- 依据信息:
1. 原样照录郑州地铁五号线一文中从“林贝在最后一节车厢,跟随着大”到“的洪水,车厢门也被彻底关闭。”的内容。
2. 接着郑州地铁五号线被困乘客的报道往下写，从文中最后一句之后写起。

- 练习文本:
----

郑州地铁五号线:生死一号车厢
7月20日下午五点,从中央商务站上车踏上地铁五号线的时候,林贝并不知道她进入的具体车厢号,但在这场事故中,最靠近车头驾驶室的三节车厢因为水位较低,成为了最接近生的希望的地方。她将它们称作一、二、三号车厢,正是这三节车厢集结了大部分被困乘客,成为最后的安全孤岛。而包括林贝在内的部分乘客得以在这里将胸部以上露出水面,获得喘息,最终等到了救援人员的到来。
被困
在驶离海滩寺站后,距离沙口路站200多米的位置,五号线列车如正常进站一般缓缓停下。
大约5点45分左右,广播里传出“现在是临时停车,请不要靠近车门”的播报。接下来便是列车长呼吁大家向车头车厢的转移,一号车厢的门被打开,乘客们陆续下车进入地铁隧道中的人行道上,向沙口路站台处撤离。
林贝在最后一节车厢,跟随着大部队走了很久撤离至前面的车厢,“感觉有半个小时,很累”。当林贝走到前三节车厢时,一号车厢的门已经被关上了。
撤离路被阻断。
回到车厢的乘客告诉她,隧道人行道的水位已经上升到大腿,湍急的水流让人无法站立,有随时被冲走的危险,只能折返回一号车厢。为了阻隔车外的洪水,车厢门也被彻底关闭。
时间到了6点半。林贝和剩下还没来得及出去的乘客一起,被困在了3节车厢中,车厢内几乎成为密闭空间,林贝感觉“仿佛置身于洪流中的孤岛”。

----

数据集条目

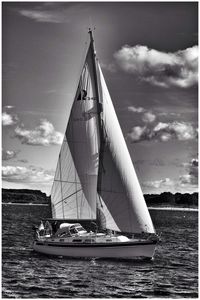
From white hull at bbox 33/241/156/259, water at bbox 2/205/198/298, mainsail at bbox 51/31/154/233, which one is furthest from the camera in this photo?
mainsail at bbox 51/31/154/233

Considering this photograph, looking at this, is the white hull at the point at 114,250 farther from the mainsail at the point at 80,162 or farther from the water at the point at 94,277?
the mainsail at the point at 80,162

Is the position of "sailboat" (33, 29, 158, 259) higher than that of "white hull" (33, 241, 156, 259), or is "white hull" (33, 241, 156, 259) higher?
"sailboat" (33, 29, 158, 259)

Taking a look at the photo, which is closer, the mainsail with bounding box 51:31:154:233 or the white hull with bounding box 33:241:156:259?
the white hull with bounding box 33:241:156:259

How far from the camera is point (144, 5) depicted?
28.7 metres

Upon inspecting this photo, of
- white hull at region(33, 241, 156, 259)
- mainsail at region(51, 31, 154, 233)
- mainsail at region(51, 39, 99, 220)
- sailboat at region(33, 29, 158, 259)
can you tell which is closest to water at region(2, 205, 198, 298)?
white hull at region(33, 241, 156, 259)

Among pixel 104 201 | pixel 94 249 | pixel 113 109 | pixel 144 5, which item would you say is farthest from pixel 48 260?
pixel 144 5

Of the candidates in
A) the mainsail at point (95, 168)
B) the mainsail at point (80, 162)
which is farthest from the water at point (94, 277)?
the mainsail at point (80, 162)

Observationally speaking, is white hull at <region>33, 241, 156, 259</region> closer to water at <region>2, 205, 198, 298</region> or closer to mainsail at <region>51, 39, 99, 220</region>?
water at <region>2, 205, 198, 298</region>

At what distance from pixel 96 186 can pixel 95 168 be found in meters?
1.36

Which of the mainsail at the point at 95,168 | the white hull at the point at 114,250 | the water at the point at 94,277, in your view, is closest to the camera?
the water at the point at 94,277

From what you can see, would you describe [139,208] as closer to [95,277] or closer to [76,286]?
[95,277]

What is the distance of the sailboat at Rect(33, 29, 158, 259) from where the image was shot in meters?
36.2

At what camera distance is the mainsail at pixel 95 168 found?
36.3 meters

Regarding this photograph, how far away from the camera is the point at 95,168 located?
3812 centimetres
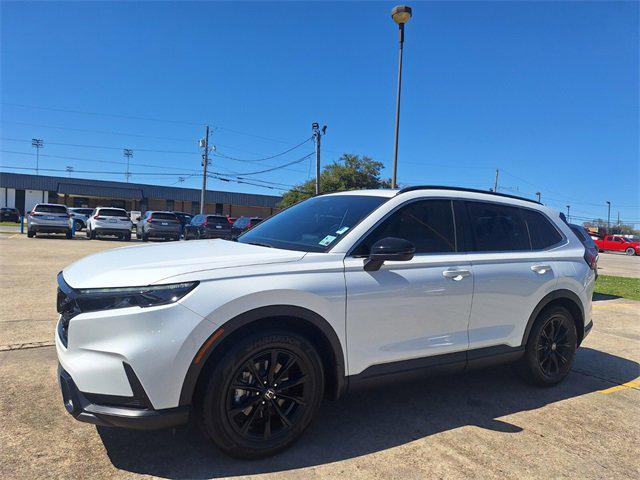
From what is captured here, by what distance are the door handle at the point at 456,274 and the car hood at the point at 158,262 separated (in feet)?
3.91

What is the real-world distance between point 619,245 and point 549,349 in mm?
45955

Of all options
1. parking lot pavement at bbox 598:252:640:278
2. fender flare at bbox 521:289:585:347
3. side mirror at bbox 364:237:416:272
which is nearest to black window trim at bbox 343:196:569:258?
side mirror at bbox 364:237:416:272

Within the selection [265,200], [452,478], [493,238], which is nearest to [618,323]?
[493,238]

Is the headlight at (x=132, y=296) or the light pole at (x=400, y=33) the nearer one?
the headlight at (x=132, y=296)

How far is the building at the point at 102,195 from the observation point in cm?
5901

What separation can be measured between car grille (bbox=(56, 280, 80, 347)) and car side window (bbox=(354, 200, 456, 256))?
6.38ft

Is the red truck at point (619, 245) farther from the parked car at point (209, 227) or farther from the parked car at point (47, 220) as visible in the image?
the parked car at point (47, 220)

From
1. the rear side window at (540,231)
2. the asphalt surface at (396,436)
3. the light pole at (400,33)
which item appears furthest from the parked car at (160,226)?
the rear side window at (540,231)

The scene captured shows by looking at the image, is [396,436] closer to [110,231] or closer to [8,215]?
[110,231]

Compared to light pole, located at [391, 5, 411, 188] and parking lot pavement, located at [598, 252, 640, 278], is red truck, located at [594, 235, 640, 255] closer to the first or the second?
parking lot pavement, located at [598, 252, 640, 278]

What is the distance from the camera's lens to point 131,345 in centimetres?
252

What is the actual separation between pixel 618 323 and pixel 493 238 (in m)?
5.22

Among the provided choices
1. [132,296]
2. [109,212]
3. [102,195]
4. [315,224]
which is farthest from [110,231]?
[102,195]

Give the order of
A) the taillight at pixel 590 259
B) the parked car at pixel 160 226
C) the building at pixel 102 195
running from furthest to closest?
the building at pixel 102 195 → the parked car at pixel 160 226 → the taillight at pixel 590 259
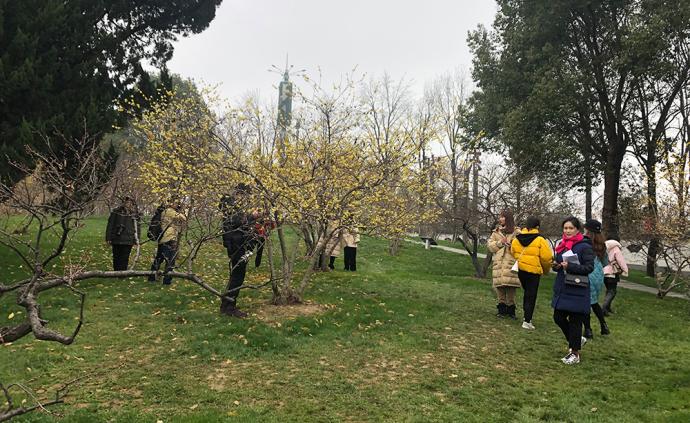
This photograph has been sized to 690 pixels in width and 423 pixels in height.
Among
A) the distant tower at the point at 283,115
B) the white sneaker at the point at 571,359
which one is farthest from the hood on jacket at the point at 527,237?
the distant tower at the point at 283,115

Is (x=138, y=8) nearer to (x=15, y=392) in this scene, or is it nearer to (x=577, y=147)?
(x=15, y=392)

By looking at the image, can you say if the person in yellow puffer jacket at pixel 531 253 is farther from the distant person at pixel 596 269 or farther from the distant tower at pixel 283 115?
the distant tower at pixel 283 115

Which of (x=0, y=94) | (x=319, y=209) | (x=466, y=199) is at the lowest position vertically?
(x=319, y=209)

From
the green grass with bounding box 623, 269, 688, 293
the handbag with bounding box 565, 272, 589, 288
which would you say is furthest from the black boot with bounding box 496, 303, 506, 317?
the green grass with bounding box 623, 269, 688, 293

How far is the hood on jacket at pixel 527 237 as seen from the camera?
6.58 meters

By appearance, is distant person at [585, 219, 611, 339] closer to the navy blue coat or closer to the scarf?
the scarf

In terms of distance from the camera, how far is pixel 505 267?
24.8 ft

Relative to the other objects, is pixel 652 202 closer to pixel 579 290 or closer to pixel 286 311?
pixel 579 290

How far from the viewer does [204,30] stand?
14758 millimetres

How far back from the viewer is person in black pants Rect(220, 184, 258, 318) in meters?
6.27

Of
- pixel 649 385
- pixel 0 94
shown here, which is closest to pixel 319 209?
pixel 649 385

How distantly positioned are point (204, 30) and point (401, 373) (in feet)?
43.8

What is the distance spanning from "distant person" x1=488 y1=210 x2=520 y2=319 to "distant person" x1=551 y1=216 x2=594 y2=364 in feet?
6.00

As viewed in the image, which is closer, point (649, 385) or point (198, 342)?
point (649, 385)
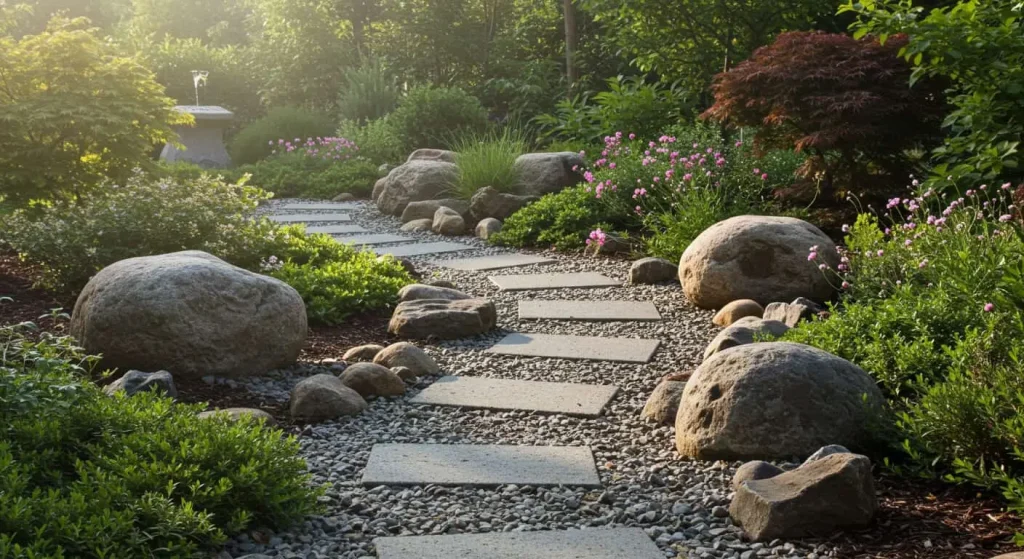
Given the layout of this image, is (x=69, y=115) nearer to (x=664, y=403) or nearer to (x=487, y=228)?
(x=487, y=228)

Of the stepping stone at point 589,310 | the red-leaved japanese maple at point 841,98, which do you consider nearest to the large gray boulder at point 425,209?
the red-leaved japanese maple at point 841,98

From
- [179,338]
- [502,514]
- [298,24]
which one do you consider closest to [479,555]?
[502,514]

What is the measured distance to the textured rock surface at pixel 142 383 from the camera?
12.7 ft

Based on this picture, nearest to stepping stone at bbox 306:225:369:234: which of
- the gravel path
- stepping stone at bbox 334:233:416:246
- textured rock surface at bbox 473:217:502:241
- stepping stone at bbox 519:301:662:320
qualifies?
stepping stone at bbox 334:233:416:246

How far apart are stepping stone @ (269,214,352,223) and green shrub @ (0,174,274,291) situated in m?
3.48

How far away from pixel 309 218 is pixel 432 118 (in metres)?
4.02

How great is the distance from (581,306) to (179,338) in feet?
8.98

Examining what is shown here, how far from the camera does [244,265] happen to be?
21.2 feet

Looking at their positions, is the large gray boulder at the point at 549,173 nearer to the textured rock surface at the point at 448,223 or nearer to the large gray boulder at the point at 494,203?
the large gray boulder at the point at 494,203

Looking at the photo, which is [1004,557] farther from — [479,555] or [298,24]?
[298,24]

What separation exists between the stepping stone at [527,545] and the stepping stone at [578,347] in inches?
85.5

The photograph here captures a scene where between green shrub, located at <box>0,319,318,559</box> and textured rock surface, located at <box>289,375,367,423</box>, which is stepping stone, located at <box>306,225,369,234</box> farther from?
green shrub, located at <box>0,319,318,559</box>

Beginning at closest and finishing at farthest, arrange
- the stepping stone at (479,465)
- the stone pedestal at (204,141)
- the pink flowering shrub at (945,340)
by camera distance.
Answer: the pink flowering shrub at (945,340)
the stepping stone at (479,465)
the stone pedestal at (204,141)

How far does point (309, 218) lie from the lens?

----

- 参考答案:
1.
林贝在最后一节车厢,跟随着大部队走了很久撤离至前面的车厢,“感觉有半个小时,很累”。当林贝走到前三节车厢时,一号车厢的门已经被关上了。
撤离路被阻断。
回到车厢的乘客告诉她,隧道人行道的水位已经上升到大腿,湍急的水流让人无法站立,有随时被冲走的危险,只能折返回一号车厢。为了阻隔车外的洪水,车厢门也被彻底关闭。

2.
上涨
车厢内的水位,从开始转移时的脚踝位置上涨到接近林贝的小腿肚,但那时,危险的气息还没有那么浓重。一个男孩用袋子提着一只西瓜;一位中年男子胳臂上挂着回家要用的雨伞;一个大哥还在因打电话沟通工作上的事情被身边的同事揶揄;甚至还有一个穿着白色t恤衫的年轻小伙看着车厢连接处如泉水般喷涌的“小瀑布”感到有趣而露出笑容。
水灌入车厢的速度超过所有人的预期,“水位从小腿肚到腰间只用了20多分钟的时间”。6点40分,林贝给闺蜜发了三段水快漫到腰间的视频,焦急的她只附了两个字“完了”。
被困时间已经近一个小时,不断上涨的水位让车厢内出现了一些骚动。有人企图去砸门,打开车厢的应急闸门,但被其他乘客拦住,“车厢内外的水流差也很大,水流急,一开门很有可能所有人都保不住了”。
水很快漫过腰间。不断有人从后面的车厢撤到林贝所在的一号车厢。有从后面来的乘客告诉林贝,水已经快到后面车厢的顶部了。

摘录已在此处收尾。